Requirement -
Take the lines below beginning at the line that has "young present: 0%" and stopping after the line that has "genus: Tamiasciurus", and print them exactly as they are, with no other lines.

** Exercise input follows **

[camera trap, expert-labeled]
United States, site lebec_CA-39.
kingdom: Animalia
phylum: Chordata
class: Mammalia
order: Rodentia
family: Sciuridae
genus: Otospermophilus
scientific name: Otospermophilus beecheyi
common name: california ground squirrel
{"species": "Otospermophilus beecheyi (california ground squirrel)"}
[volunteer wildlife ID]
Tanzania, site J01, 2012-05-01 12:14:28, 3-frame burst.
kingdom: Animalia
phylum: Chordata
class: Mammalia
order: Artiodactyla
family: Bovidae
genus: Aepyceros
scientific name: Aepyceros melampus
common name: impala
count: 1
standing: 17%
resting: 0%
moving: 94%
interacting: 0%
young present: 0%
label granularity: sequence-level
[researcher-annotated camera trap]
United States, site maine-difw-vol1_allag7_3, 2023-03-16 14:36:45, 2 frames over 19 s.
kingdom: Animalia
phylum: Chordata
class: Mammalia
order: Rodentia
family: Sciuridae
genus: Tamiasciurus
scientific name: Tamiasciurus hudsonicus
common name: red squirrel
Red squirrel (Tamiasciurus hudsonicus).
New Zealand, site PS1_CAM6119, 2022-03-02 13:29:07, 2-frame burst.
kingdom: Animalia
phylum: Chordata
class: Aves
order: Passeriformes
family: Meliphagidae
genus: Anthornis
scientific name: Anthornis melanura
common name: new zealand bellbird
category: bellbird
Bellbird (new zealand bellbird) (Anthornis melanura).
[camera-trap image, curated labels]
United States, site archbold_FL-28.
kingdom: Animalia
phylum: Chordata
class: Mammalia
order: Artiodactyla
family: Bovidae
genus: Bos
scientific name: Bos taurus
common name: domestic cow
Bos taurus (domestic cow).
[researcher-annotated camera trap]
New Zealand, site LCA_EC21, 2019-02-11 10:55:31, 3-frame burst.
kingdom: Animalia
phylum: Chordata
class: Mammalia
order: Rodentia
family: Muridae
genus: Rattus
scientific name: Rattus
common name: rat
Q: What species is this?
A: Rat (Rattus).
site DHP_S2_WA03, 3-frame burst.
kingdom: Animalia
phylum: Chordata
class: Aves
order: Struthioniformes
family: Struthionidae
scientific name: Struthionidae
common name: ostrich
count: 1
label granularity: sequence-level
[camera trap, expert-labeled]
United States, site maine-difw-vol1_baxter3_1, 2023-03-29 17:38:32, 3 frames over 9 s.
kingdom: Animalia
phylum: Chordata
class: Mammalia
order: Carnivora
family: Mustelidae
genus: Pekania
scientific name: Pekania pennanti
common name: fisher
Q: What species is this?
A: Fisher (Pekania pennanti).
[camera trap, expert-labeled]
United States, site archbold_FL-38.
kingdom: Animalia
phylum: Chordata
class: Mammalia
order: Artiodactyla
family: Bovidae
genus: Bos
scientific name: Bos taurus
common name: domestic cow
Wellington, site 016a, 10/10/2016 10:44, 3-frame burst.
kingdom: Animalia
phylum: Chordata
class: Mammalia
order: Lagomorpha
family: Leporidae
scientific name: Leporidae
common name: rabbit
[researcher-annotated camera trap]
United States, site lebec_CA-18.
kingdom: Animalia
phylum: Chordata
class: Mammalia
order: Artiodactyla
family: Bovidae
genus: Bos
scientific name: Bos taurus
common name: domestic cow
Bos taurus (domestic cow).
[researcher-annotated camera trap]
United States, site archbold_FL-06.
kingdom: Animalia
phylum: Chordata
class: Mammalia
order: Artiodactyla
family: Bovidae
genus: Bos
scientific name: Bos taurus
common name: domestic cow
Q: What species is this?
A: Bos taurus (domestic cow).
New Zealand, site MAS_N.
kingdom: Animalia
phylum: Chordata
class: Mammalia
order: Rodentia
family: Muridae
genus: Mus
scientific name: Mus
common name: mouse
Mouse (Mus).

** End of Exercise input **

Exercise answer -
young present: 0%
label granularity: sequence-level
[researcher-annotated camera trap]
United States, site maine-difw-vol1_allag7_3, 2023-03-16 14:36:45, 2 frames over 19 s.
kingdom: Animalia
phylum: Chordata
class: Mammalia
order: Rodentia
family: Sciuridae
genus: Tamiasciurus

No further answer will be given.